Lavoro richiesto -
1 > Rispondi alle domande sul commento a Lc 15, contrassegnando le risposte con le stesse lettere.
(a) Alla mormorazione di chi risponde Gesù raccontando la parabola?
(b) Da quali due forme si distingue la parabola?
(c) Di quale parola questa pagina del vangelo rappresenta quest'anno la descrizione più chiara?
2 > Prosegui il commento a Lc 15 dopo la sua ultima frase.

---------- Estratto della pagina ----------

Facciamo festa - Lc 15,1-32

Incontriamo in questa domenica uno dei centri focali del vangelo di Luca, una delle parabole più belle, una delle pagine più alte della sacra Scrittura, un cuore di tutto il Vangelo. Questa pagina del vangelo assume quest’anno un significato particolare perché rappresenta la descrizione più chiara, e per certi versi scandalosa, di che cosa significa “Misericordia”. Gesù racconta la parabola per rispondere alla mormorazione dei farisei, che gli rimproverano un comportamento assolutamente sconveniente e contrario alla ricerca della volontà di Dio. Gesù invece vive secondo i criteri dettati dalla parabola, ritenendo che sia il modo di vivere come lo vuole Dio.

L’insegnamento delle parabole non è dato dall’analisi di ogni singolo dettaglio, in questo la parabola si distingue dall’esempio e dall’allegoria. Il racconto ci trasmette il suo messaggio quando ci fa riconoscere che la nostra scelta, il nostro pensiero si trova in una posizione diametralmente opposta a quella del protagonista.

---------- Elenco registrato ----------

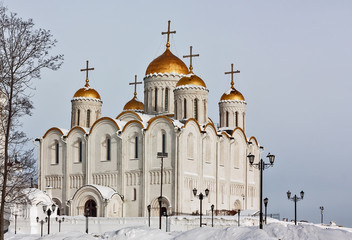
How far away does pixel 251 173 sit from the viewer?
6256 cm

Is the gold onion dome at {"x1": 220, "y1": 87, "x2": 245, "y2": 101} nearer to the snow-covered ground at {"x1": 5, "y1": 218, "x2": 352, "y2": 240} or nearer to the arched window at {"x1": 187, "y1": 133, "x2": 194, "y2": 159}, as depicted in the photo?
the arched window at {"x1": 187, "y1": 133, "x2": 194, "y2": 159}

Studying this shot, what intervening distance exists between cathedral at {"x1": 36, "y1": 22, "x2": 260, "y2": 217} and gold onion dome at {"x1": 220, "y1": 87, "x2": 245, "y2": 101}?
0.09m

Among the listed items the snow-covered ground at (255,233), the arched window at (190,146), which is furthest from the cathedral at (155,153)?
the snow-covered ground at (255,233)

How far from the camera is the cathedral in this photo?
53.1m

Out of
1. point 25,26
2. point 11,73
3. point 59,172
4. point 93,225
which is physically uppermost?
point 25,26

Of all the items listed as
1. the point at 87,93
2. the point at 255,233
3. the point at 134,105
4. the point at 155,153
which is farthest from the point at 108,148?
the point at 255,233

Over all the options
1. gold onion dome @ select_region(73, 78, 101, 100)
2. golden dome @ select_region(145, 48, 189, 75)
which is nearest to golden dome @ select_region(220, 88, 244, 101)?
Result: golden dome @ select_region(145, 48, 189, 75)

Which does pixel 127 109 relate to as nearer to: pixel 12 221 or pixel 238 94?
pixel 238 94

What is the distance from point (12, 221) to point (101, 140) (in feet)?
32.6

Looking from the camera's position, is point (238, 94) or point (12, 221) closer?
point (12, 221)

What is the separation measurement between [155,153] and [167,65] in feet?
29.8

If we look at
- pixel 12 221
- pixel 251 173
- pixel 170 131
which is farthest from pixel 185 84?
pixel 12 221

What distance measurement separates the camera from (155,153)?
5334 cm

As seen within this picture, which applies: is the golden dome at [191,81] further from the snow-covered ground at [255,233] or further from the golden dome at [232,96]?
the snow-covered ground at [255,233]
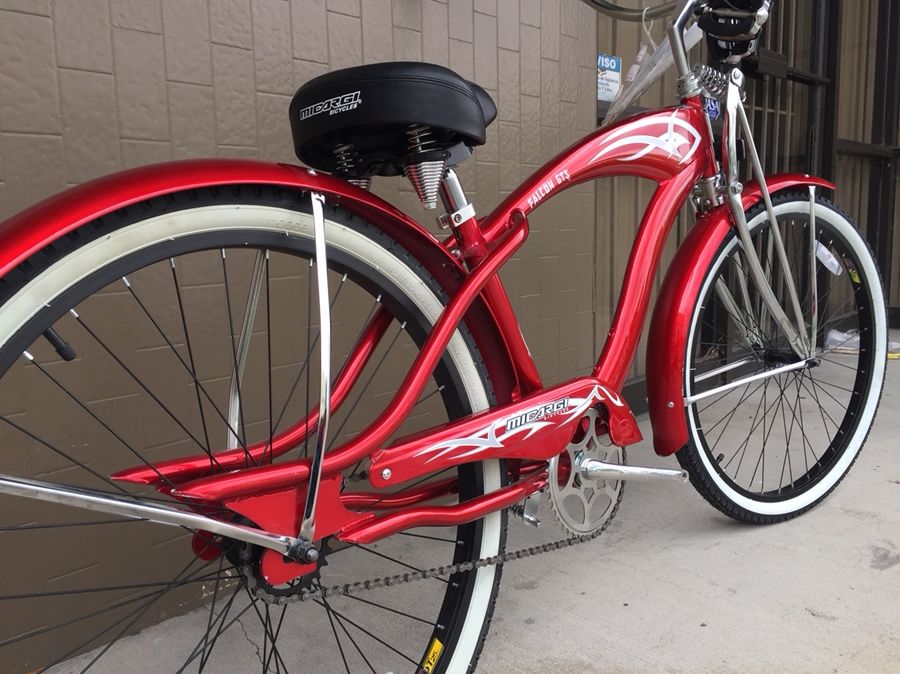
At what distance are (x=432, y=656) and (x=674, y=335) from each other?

----------
---------- Elenco registrato ----------

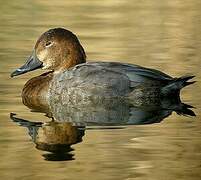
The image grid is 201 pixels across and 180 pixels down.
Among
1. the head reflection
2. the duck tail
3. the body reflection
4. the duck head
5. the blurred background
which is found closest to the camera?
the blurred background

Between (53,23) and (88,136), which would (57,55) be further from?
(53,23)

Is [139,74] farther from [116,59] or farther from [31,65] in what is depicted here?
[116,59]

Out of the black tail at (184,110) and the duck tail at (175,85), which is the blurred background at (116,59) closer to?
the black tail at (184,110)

----------

Risposte per compito -
1 >
(a) Dei farisei.
(b) Dall'esempio e dall'allegoria.
(c) "Misericordia".

2 >
Un primo momento di sconcerto scatta quando si trovano nuovamente di fronte il padre e quel figlio che ha rinnegato il suo amore andandosene via da casa, che ha tradito tutte le sue attese e i suoi insegnamenti, che torna segnato dalla sua vita dissipata. In contrasto col nostro sentimento, che ci porterebbe ad auspicare che il padre chiuda la porta in faccia a quel figlio ingrato, ci sorprende il comportamento del padre, che vive nei confronti del figlio un amore assoluto. La parabola narra una sequenza di azioni che manifestano un amore non immaginabile, che tocca il cuore e commuove.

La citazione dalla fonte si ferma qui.